課題:
自衛隊を論じた文章の続きを、その最後の一文の後から書き継ぐこと。

提示文:
金物屋の暖簾をくぐって、青野菜を買うという荒唐無稽の話だ。常傭
いの軍人を抱えて、めったにない戦争に備えるのは、いわばこの「無
い物買い」落語に近い。

■■昔の王様や為政者は軽率・貪欲で、争い好きだったから、10年
か20年にいちどは戦争があった。ところがいまの日本周辺には軽率
に戦争をはじめるような暗愚な為政者は減ってしまった。時代が変わ
ったのである。だからわが自衛隊は、1950年の警察予備隊発足以来、
じつに53年間の長きに渉って戦争をしていない。 戦争がないのは目
出度い。が、それはつまり自衛隊にとってはする仕事が無いというこ
とである。じゃその間、自衛隊員はいったい何をしていたか。

提示資料:
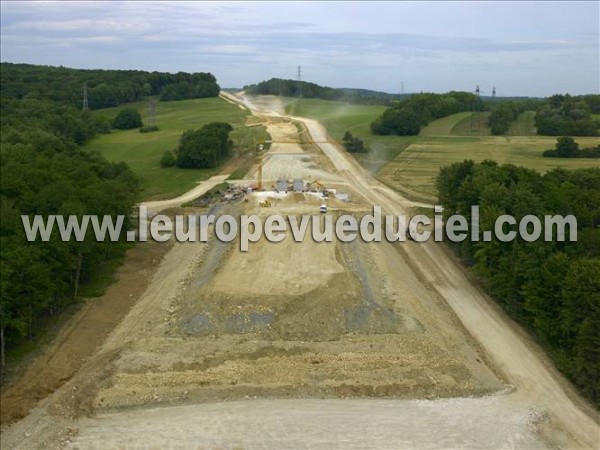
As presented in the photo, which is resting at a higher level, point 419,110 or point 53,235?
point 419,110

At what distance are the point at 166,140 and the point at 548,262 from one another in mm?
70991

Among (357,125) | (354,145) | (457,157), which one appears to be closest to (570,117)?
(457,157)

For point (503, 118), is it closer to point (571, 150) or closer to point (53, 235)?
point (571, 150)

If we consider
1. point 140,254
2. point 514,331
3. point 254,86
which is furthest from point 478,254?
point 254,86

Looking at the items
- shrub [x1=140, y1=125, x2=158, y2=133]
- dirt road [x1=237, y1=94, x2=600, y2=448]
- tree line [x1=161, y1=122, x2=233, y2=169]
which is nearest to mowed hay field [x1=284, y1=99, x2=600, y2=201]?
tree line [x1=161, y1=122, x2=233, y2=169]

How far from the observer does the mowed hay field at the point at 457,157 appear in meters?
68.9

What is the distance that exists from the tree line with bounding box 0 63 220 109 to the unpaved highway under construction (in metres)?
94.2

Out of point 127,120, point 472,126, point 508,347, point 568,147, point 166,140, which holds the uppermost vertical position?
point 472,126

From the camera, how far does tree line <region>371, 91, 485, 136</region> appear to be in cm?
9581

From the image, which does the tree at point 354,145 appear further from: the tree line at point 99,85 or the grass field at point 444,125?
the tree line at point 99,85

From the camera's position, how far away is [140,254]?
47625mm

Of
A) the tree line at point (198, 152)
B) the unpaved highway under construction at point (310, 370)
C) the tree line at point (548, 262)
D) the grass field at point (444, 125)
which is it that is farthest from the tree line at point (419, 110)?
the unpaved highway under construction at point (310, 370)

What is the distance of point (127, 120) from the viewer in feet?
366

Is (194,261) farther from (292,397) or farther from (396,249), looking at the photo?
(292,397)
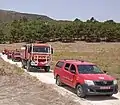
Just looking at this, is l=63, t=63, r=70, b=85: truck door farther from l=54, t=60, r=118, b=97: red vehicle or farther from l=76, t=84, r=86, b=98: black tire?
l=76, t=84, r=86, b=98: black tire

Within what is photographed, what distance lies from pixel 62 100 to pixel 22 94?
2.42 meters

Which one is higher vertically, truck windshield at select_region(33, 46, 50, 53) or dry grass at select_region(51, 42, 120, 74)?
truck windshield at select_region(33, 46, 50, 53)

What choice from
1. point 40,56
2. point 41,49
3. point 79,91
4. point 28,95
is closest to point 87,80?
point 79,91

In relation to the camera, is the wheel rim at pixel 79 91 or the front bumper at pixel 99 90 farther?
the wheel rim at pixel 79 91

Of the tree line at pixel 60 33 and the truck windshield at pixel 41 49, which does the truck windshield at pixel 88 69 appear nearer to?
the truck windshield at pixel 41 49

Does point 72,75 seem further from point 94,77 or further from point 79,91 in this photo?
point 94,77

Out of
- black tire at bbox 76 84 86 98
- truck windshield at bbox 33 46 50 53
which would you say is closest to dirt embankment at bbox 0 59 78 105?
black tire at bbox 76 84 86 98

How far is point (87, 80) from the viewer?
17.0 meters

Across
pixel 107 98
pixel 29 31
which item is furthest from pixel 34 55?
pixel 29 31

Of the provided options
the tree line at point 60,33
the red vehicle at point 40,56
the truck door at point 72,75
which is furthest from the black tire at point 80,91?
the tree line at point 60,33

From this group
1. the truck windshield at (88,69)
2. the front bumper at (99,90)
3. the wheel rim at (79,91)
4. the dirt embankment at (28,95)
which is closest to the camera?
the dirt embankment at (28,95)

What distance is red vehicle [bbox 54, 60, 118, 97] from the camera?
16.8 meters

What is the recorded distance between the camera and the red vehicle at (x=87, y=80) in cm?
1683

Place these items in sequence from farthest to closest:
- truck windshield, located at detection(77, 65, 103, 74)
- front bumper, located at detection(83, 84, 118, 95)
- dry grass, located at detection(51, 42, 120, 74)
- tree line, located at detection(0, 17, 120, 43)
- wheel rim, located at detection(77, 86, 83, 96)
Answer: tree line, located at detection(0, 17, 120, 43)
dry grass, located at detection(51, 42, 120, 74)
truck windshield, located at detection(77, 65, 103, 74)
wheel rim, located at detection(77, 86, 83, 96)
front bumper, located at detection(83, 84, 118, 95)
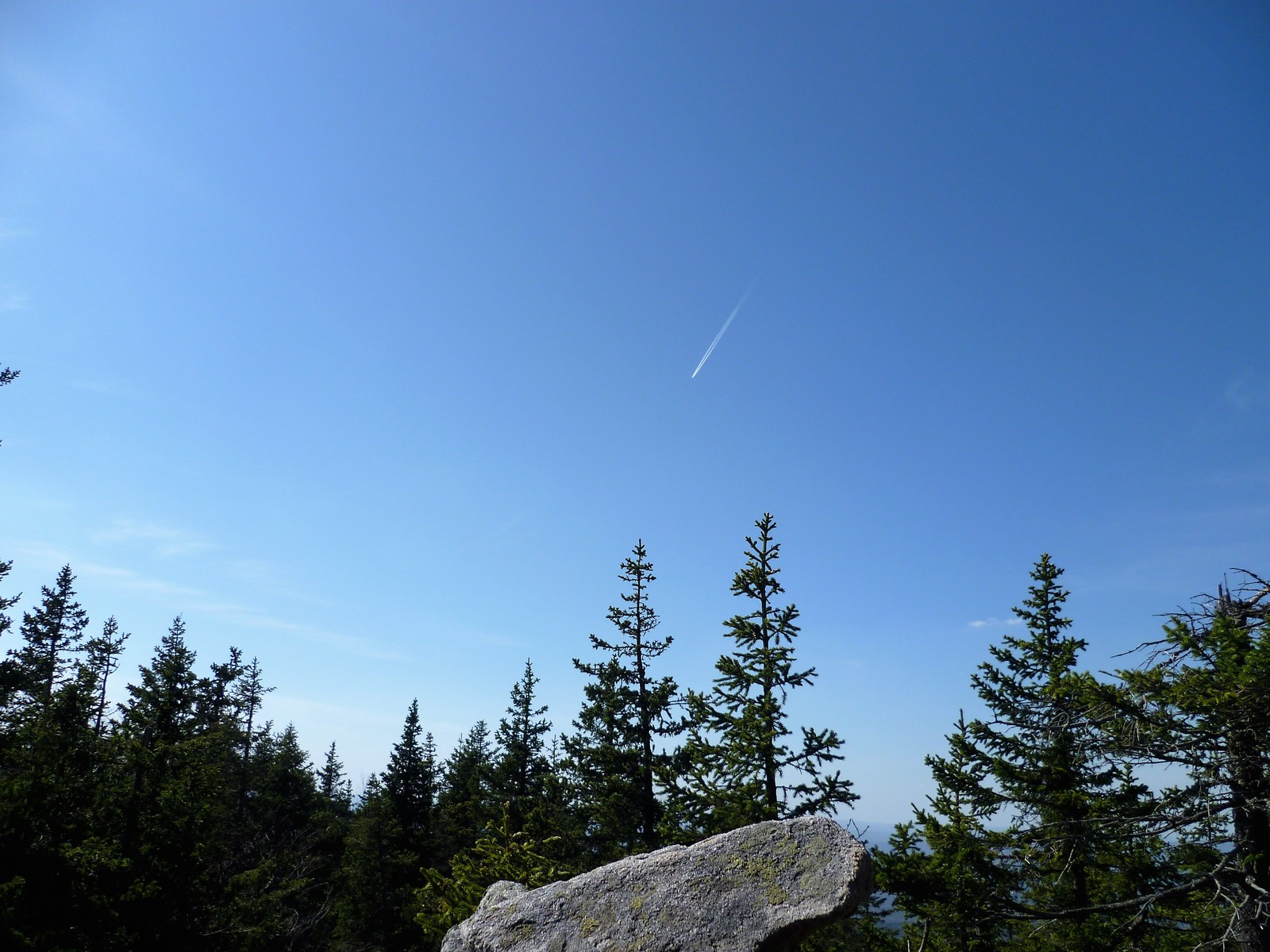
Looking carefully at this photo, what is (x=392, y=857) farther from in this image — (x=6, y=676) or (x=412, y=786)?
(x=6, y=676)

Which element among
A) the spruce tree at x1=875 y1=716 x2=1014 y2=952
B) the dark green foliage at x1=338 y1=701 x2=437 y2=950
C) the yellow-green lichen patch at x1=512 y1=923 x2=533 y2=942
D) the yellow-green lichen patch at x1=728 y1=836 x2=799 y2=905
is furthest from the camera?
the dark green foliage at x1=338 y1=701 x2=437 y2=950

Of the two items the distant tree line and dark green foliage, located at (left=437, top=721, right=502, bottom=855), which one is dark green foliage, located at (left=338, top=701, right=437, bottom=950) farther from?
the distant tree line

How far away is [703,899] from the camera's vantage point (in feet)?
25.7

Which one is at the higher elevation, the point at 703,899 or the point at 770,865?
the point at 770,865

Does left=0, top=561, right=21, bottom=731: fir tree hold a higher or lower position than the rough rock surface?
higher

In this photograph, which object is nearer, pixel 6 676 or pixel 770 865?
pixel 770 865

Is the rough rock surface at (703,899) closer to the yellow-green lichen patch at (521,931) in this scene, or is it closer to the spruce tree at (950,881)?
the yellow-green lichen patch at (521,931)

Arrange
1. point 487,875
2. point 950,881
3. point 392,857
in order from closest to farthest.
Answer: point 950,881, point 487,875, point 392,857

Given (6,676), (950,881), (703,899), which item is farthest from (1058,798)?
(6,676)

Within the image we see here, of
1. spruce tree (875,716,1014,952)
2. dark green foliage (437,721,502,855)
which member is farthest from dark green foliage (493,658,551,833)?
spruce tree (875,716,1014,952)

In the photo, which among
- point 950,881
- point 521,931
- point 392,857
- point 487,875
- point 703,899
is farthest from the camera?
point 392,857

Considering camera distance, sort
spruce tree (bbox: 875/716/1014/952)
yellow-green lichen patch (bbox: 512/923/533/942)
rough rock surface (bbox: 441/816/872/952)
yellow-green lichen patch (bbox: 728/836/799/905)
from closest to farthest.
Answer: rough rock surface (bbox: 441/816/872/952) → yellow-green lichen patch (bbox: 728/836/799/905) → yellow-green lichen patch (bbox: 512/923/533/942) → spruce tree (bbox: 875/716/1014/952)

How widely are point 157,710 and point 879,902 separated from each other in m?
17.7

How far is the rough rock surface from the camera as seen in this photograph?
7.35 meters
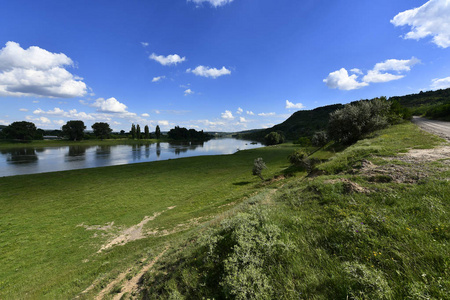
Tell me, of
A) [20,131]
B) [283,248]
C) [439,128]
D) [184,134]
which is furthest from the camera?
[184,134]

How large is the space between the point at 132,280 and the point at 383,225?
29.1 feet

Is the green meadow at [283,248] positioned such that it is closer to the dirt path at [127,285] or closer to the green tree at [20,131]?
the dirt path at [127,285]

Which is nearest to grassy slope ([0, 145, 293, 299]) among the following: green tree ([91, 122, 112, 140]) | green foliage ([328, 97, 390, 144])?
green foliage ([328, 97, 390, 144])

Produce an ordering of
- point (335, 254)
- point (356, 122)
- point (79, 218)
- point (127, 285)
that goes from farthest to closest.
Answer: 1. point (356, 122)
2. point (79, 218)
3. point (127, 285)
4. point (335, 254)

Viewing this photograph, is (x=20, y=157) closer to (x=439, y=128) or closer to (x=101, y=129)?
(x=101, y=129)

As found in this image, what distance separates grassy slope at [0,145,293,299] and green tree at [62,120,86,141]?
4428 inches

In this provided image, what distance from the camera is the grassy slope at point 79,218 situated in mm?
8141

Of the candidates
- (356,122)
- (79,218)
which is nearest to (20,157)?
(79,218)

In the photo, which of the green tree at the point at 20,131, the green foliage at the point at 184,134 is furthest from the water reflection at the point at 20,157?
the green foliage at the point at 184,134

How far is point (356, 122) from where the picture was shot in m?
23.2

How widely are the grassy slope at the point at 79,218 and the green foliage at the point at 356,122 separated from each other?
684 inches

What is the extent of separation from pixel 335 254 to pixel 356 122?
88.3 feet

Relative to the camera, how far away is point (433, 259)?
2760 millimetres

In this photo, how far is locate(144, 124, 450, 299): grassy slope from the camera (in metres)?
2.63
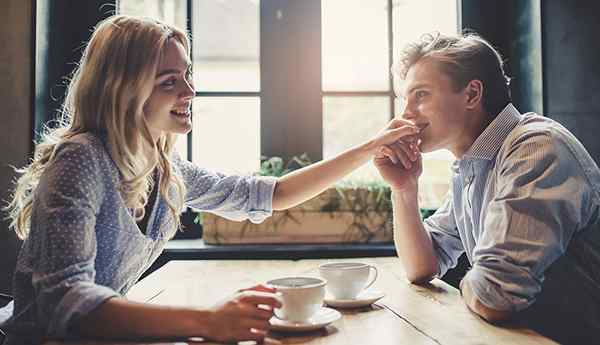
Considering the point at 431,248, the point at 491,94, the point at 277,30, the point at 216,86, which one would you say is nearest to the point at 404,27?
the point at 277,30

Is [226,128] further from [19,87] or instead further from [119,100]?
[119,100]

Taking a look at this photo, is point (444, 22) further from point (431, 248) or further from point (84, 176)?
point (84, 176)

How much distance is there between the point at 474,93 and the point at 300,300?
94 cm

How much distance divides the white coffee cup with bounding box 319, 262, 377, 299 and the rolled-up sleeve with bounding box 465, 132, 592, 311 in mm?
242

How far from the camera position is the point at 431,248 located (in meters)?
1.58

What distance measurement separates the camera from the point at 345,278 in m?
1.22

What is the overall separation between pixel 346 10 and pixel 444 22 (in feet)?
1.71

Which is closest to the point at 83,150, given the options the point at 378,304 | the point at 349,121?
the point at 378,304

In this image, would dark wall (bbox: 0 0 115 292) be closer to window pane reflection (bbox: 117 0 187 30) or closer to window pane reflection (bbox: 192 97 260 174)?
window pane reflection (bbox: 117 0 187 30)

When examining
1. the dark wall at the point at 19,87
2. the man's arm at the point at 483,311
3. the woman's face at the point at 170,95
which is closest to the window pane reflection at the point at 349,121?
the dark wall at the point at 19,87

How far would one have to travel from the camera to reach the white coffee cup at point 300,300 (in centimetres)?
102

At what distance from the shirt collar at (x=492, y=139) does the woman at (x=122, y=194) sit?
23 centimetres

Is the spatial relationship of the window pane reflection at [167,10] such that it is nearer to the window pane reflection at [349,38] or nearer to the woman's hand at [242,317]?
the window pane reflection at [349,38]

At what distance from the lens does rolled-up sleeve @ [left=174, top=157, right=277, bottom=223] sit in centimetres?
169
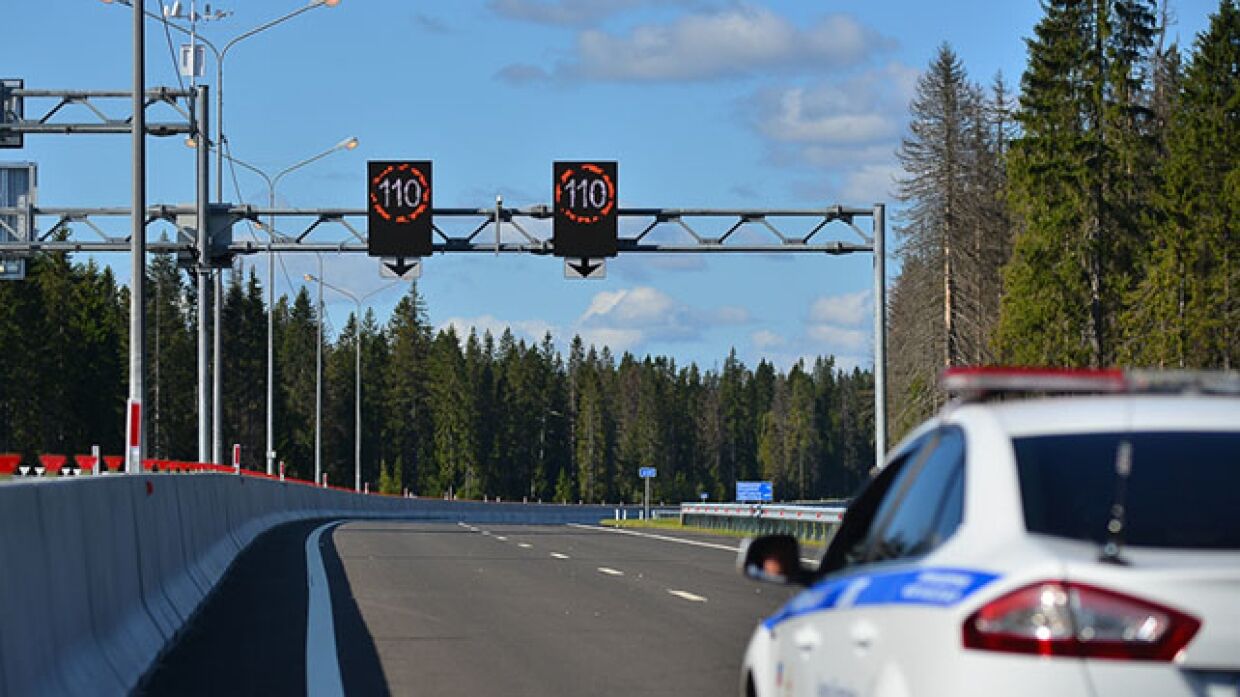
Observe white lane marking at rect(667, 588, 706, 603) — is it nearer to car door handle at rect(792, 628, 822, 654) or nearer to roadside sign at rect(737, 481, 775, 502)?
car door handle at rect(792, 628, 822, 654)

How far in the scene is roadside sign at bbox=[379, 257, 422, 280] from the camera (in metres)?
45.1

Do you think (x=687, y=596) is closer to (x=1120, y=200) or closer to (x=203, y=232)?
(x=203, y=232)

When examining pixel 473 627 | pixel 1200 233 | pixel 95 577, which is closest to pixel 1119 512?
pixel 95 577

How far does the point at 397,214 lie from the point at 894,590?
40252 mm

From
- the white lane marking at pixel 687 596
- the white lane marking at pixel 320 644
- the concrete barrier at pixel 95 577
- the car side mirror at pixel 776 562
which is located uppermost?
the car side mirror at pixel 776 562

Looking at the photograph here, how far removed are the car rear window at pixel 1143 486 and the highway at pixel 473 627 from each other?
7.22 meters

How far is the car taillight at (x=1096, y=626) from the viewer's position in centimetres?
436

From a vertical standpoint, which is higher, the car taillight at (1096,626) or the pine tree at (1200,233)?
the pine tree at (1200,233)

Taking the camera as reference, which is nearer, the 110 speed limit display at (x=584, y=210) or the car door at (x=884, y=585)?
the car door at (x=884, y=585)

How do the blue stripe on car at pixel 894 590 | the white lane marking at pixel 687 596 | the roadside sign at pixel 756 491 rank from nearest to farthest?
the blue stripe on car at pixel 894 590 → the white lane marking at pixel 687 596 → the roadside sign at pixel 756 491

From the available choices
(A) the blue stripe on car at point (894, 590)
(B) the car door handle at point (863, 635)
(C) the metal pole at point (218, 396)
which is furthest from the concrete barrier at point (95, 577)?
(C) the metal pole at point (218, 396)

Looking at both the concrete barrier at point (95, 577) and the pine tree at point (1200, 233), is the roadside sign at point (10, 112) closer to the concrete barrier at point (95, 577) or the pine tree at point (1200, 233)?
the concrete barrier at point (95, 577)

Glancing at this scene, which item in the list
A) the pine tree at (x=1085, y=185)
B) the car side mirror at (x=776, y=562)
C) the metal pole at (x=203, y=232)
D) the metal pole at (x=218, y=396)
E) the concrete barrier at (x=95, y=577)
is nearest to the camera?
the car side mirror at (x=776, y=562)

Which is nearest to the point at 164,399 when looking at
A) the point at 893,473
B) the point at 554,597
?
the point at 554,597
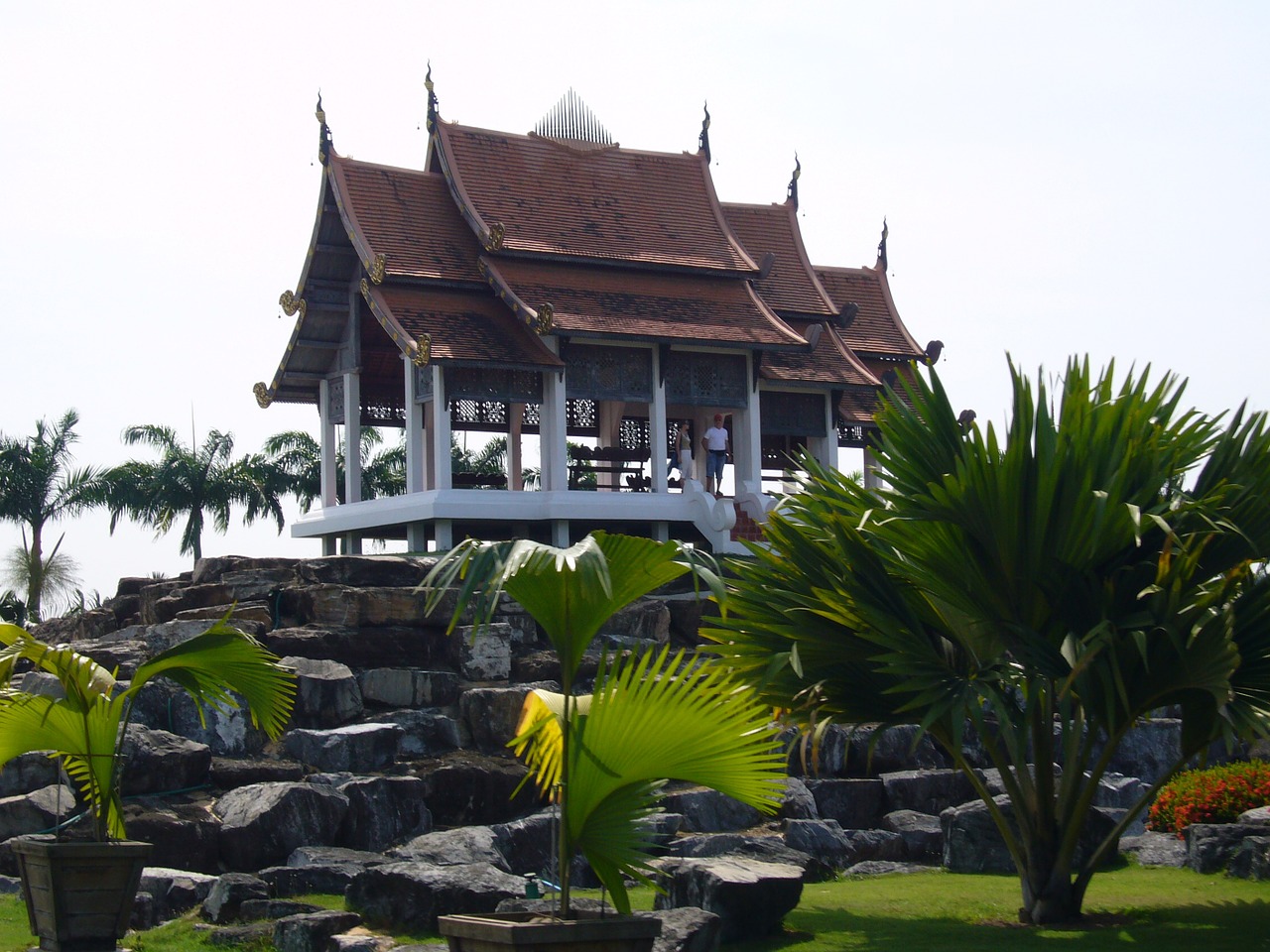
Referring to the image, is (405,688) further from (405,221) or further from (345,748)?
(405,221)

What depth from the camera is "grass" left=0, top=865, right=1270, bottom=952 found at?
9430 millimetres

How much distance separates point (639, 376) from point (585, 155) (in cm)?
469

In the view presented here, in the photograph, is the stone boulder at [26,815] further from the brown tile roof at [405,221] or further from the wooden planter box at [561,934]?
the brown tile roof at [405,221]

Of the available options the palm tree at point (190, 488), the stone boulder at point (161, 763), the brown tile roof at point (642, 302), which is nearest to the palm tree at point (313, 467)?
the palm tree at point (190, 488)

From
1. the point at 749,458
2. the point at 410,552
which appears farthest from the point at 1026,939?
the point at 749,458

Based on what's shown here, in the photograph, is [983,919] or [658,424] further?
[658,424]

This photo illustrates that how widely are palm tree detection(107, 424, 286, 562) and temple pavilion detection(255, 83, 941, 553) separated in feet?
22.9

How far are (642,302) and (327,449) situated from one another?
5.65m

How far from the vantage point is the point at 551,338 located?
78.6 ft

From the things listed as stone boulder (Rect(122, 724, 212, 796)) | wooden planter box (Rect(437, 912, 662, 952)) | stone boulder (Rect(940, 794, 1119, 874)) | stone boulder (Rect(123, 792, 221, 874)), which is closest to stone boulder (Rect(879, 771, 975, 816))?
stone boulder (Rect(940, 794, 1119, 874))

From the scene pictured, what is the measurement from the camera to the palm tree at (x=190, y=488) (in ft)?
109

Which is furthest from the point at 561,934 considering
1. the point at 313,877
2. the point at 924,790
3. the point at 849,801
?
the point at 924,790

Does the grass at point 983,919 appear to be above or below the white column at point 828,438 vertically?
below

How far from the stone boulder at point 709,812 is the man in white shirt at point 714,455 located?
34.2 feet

記述解答:
■■もちろん戦争の稽古、つまり演習をしていたのだろうが、その軍
事演習の実態は何かとなると、まことに模糊としている。 先ずは鉄
砲を撃ったり、爆弾を落したりする稽古が必要であろう。しかし実戦
でないから、そうやたらと弾丸をぶっ放し続けたり、爆弾を落しまく
ることも出来ない。ときたま撃ったり、ときたま落したり、という程
度が軍事演習だろう。もちろん、もっと複雑で効率的な近代ハイテク
兵器もあるだろうが、それとて演習で人を殺傷するわけにいかぬから
、シュミレーションで新兵器の操作方法を習得するしかない。

■■子供の戦争ごっこを見ていると、わーわー声をあげ、攻めたり攻
められたりしているが、スポーツ競技のように勝ち負けを確定する方
法がないため、どことなく締まりが悪い。 自衛隊の軍事演習もまっ
たく同じで、敵が本気で攻めてくるわけではないし、もちろん死んだ
り怪我したりということもない。いかに名指揮官、名参謀が作戦を凝
らしたとしても、所詮それによる勝敗など分からない、いわば中途半
端なゲームが軍事演習というものの実態である。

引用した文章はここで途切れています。